How to complete this task ▸
All lines before the one containing "Researchers investigated which", plus that line itself, are to be printed exactly as they appear below.

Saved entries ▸
▽
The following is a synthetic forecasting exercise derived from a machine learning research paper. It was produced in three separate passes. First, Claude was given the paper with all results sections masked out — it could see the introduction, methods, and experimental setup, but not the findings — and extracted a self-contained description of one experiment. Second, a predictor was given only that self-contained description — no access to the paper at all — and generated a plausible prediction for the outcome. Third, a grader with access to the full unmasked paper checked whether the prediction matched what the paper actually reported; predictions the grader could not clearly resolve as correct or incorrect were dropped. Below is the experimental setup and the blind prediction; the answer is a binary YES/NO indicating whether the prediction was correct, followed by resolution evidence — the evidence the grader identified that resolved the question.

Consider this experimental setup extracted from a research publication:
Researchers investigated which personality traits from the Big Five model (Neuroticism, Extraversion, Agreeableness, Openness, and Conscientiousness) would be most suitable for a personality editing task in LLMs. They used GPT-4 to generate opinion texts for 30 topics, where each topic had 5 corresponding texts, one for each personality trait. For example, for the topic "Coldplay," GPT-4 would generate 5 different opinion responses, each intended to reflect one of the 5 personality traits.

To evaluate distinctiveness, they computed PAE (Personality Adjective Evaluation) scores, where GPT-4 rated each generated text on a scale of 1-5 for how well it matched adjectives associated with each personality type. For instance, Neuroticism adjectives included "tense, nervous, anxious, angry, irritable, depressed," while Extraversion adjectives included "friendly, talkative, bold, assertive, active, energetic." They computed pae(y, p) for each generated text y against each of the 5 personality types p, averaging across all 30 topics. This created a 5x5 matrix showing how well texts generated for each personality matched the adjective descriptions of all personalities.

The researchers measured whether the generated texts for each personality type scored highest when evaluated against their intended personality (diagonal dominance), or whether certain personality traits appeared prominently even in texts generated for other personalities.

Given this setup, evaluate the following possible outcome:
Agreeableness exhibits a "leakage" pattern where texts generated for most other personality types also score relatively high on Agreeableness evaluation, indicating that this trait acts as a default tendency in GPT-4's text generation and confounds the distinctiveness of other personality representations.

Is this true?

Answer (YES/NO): NO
△
Result below ▸
The following is a synthetic forecasting exercise derived from a machine learning research paper. It was produced in three separate passes. First, Claude was given the paper with all results sections masked out — it could see the introduction, methods, and experimental setup, but not the findings — and extracted a self-contained description of one experiment. Second, a predictor was given only that self-contained description — no access to the paper at all — and generated a plausible prediction for the outcome. Third, a grader with access to the full unmasked paper checked whether the prediction matched what the paper actually reported; predictions the grader could not clearly resolve as correct or incorrect were dropped. Below is the experimental setup and the blind prediction; the answer is a binary YES/NO indicating whether the prediction was correct, followed by resolution evidence — the evidence the grader identified that resolved the question.

Consider this experimental setup extracted from a research publication:
Researchers investigated which personality traits from the Big Five model (Neuroticism, Extraversion, Agreeableness, Openness, and Conscientiousness) would be most suitable for a personality editing task in LLMs. They used GPT-4 to generate opinion texts for 30 topics, where each topic had 5 corresponding texts, one for each personality trait. For example, for the topic "Coldplay," GPT-4 would generate 5 different opinion responses, each intended to reflect one of the 5 personality traits.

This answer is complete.